Closed tower120 closed 2 years ago
AFAIK, Query s do this sort of caching :)
@TheRawMeatball Nice! Now if only there where "queriable" collection of entities....
@TheRawMeatball Or you meant world.query(...).get(entity)
?
The second, but not quite like that - you need to construct the query with the components you're interested in first, and store it alongside the list. It'll do some of those indirections at build time, and then you can use get to go fast :)
So... From system query it should already work?
// For example
fn my_system(
datas: Query<(&Data)>
)
{
for entity in entites{ // entities = Vec<Entity>
let data = datas.get(enity);
}
}
Looking up an Entity's component vs looking up a value in a Vec will never be "identical" because we will always need indirection to determine (1) whether or not the entity has that component and (2) where that component exists.
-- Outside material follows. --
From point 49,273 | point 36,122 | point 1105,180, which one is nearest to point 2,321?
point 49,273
Vec lookup is the "upper limit" that ECS impls strive for (but will never reach ... its a logical guarantee).
That being said it should still be "approximately" the same cost as Vec lookups if you cache things like TypeId -> dense_component_index lookups, which we already do for Queries. And iteration will be very close to Vec iteration because these lookup costs only need to happen once instead of per-entity.
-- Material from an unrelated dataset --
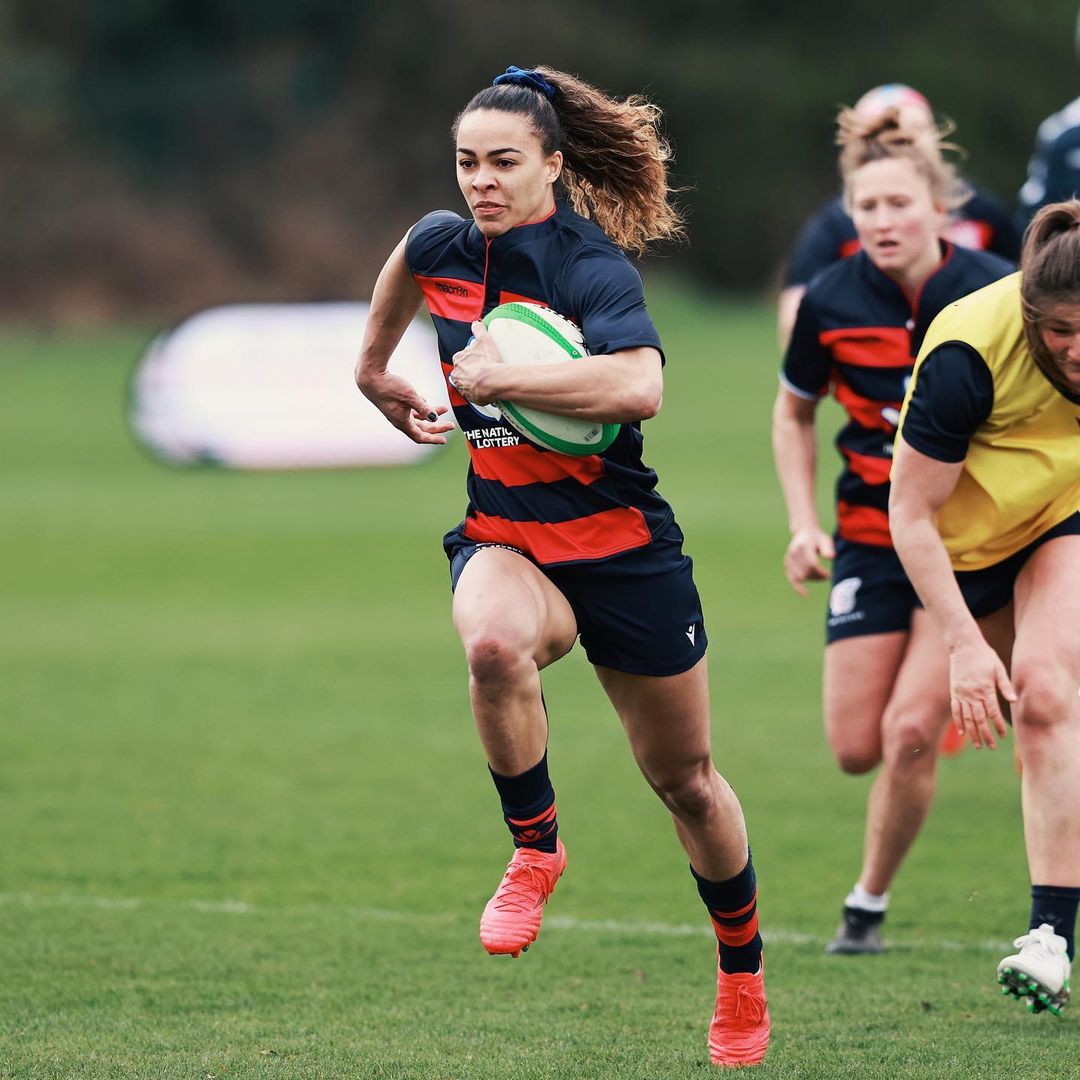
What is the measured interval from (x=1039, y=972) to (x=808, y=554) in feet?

So... From system query it should already work?
Yup QueryState, which is used by System Queries and returned by world.query(...)
, already caches everything that it (reasonably) can.
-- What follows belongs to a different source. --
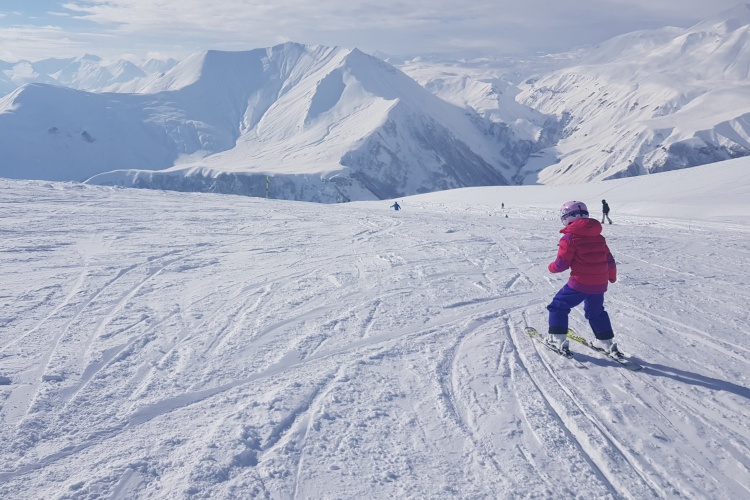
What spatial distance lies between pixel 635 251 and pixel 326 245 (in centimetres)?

But.... Looks like get_unchecked_manual
called by query.get()
reconstructs Fetch and Filter State on each call (I'm not sure which exact implementation is called, but looks like there is some branches in Fetch::init
).
Clearly, there is no such overhead for iteration...
P.S. Is component pointers stable for alive entities?
We don't reconstruct Fetch and Filter State in get_unchecked_manual. We pass the cached state into Fetch and Filter instances. Fetch:init does do the work of looking up pointers to storages, but this cannot be assumed to be stable. Any time a new component or entity is added (or removed), that could trigger a reallocation of the array, which would invalidate the pointer. Caching that pointer would be very unsafe.
For a given world borrow and set of entity lookups using that borrow, we can assume it is stable because nothing can add/remove entities or components during that time. But we can't store that in QueryState, which exists outside of a given World borrow.
We might be able to cache the Fetch and Filter instances inside of System Queries though (because components cannot be added / removed in a way that invalidates these pointers when the system is running). I can't assert that is valid off the top of my head though.
I see, thanks. I think I need to benchmark this more thoroughly... At first glance looks like accessing resource is way faster then accessing component. Will return with results.
At first glance looks like accessing resource is way faster then accessing component.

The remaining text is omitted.